As always, Joe’s Stone Crab was a must-do stop for many, including Paula Deen and New York restaurateur Danny Meyer. Aussie Chef Curtis Stone attracted a string of admirers as he ate his way around town, with stops at Prime 112, Pubbelly Sushi and Puerto Sagua. Khong River House and Yardbird Southern Table & Bar hosted Meyer, The Food Network’s Anne Burrell and Chef Anita Lo.

Michael’s Genuine was another hot spot.

“This is kind of our coming out party for Khong and it’s our chance to knock it out of the park and wow people,” said John Kunkel, owner of Khong and Yardbird.

Prime 112 owner Myles Chefetz admits he’s a fanatic about checking plates when they come back from a chef’s table. And he’s always on the lookout for the table ordering 20 different items, because that’s usually a restaurateur doing research.

“If you have Jean-Gorges or Bobby Flay eating at your restaurant, you want to make sure he has a great experience,” Chefetz said. “You want to put your best foot forward because you know you’re going to get scrutinized.”

The Food Network South Beach Wine & Food Festival is not just a forum for impressing the culinary elite. It’s among the top three tourist draws for Miami restaurants and hotels. In its 12th year, the festival draws more than 60,000 people to Miami Beach for a weekend of decadence, featuring more than 50 events spread over four days.

It is neck and neck with two of the area’s other most prominent weekends: Art Basel and Presidents’ Day (which coincides with the Miami International Boat Show).

There’s the immediate economic impact, of course, but the festival has made its mark in other ways: helping transform Miami’s food scene from a cultural wasteland to one of the country’s hot spots, one where top chefs all want to set up shop.

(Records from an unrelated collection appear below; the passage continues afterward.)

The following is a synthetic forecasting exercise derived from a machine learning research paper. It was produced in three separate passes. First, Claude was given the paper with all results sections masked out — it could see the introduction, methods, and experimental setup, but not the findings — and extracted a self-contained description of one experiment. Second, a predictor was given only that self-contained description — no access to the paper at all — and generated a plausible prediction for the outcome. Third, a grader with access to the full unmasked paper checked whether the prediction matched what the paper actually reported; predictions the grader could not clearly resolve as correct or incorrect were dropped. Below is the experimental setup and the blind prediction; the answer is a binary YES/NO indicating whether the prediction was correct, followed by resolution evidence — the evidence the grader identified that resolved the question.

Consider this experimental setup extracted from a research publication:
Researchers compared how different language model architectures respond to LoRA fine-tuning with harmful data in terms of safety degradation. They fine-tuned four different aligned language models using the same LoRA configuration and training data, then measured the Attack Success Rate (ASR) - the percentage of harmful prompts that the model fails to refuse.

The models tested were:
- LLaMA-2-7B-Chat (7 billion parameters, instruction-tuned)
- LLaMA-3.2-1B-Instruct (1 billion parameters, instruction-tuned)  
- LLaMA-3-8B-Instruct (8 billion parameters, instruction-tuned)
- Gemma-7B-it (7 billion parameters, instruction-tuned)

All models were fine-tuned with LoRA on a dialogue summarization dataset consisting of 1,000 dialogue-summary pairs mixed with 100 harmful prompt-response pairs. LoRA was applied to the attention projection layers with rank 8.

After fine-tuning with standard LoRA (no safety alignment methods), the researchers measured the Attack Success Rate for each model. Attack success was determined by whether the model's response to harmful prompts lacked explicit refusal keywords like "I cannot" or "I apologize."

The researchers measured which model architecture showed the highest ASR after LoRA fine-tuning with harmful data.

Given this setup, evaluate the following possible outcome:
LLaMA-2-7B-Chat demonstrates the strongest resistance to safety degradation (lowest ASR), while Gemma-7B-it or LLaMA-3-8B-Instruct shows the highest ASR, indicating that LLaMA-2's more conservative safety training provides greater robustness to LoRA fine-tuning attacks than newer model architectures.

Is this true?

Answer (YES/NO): NO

“Twelve years ago I don’t know if you could even name five really good restaurants. Now, you can’t think of where you want to eat because there are so many good restaurants,” said Lee Brian Schrager, festival founder and vice president of communications for Southern Wine & Spirits, its host. “What the festival can take credit for is introducing the culinary world to the great talent down here, and really highlighting South Florida as a great dining destination.”

There has been plenty of indulgence to go around. Flay finally broke his losing streak and took home top honors at the Burger Bash with his award-winning crunchified green chili burger. At the Q, barbecue lovers had their choice of Al Roker’s lamb ribs with baked beans or Geoffrey Zakarian’s smoked tagarashi crusted tuna, among other offerings.